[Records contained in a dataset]

----

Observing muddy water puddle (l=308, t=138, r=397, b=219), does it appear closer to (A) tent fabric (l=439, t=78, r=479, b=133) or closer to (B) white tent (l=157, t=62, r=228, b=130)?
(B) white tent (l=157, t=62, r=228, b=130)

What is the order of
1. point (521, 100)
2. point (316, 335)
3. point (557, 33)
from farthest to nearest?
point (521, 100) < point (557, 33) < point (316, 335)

----

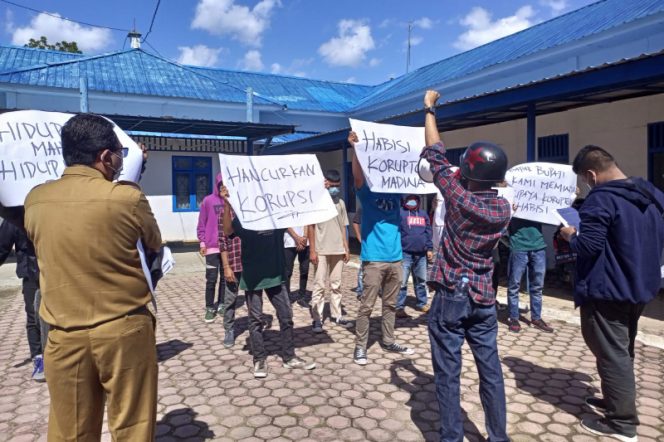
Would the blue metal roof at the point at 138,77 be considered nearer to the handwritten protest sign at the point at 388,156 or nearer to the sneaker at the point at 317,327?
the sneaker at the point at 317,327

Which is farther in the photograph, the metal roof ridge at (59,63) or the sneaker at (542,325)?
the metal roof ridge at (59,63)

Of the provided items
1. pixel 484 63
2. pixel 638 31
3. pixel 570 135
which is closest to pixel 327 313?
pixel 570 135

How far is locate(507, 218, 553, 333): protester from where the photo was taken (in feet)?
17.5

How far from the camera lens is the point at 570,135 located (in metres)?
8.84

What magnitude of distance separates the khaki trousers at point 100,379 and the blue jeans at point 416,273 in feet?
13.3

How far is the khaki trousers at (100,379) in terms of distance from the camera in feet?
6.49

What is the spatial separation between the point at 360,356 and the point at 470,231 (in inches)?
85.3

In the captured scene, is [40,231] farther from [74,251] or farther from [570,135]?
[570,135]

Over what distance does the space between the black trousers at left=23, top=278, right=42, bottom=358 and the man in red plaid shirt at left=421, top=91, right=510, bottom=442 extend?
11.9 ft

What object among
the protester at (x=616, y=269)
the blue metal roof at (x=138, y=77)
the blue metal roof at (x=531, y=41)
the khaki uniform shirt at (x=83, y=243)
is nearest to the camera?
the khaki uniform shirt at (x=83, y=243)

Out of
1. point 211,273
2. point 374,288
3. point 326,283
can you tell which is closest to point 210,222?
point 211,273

----

#### REQUIRED TASK
State how many lines of the records contain the string "roof", treating case as significant. Give only the number.

#### RESPONSE TO THE TASK
5